By Megan Ammirati
Modern Chinese Literature and Culture, vol. 27, no.2 (Fall 2015), pp. 172-207
According to standard theater history, on September 22, 1923 Hong Shen permanently altered the way modern Chinese drama approached the performance of gender. He directed a production of Ouyang Yuqian’s The Shrew (Pofu) that cast actresses in the female roles. The relative realism of that one-act was disastrous for the female impersonators who subsequently performed Hu Shi’s The Main Event of Life (Zhongshen Dashi) and were laughed off the stage. It was this juxtaposition of “natural” female bodies and “artificial” male impersonators that purportedly demonstrated the necessity for gender-appropriate casting, leading Hong Shen to declare that, after that date, female impersonation “died a natural death” (shouzhong zhengqin).
This essay complicates that claim. The author argues that Hong Shen’s Freudian rejection of the cross-dressed stage affixed a thread of essentialism to the foundation of Chinese spoken drama. A rigid assumption about the correspondence between a female character and a female body has flattened out much of the germinal fluidity and variety of Republican-era drama. However, a reading of Hong Shen’s own “all-male” soldier play Yama Zhao (Zhao Yanwang) finds new meaning in the moments the script alludes to feminine impersonation. Even an advocate of gender-appropriate casting like Hong Shen practiced drama in a more flexible and experimental manner than his own rhetorical essays would allow.

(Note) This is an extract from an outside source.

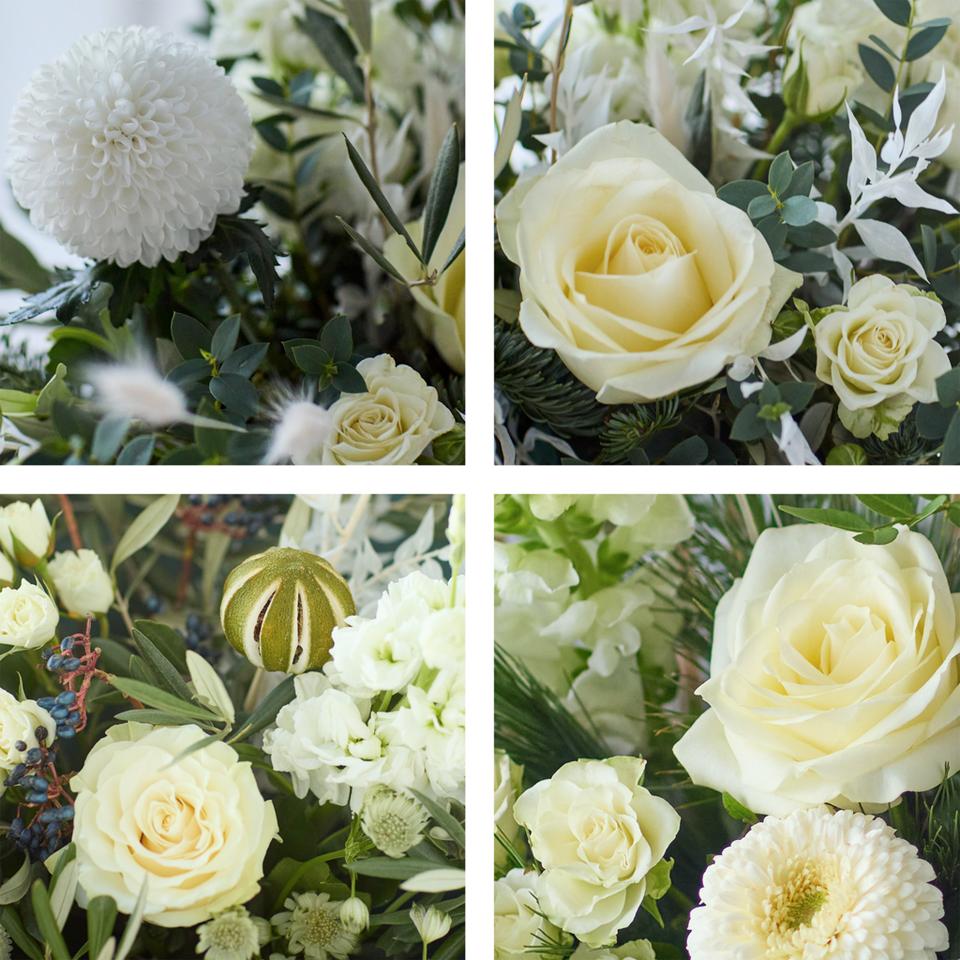 Image 2 of 4 of Wintery Delights Arrangement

This process of complicating the narrative of Hong Shen’s institutionalization of gender-straight casting ultimately transcends a binary in which a play’s realistic engagement with women is defined by the absence or presence of women on stage. To put it another way, the author resists the assumption than an actress’s performance of a female character is immediately aligned with naturalness and rejects the theory that a female impersonator’s citation of femininity is its binary opposite.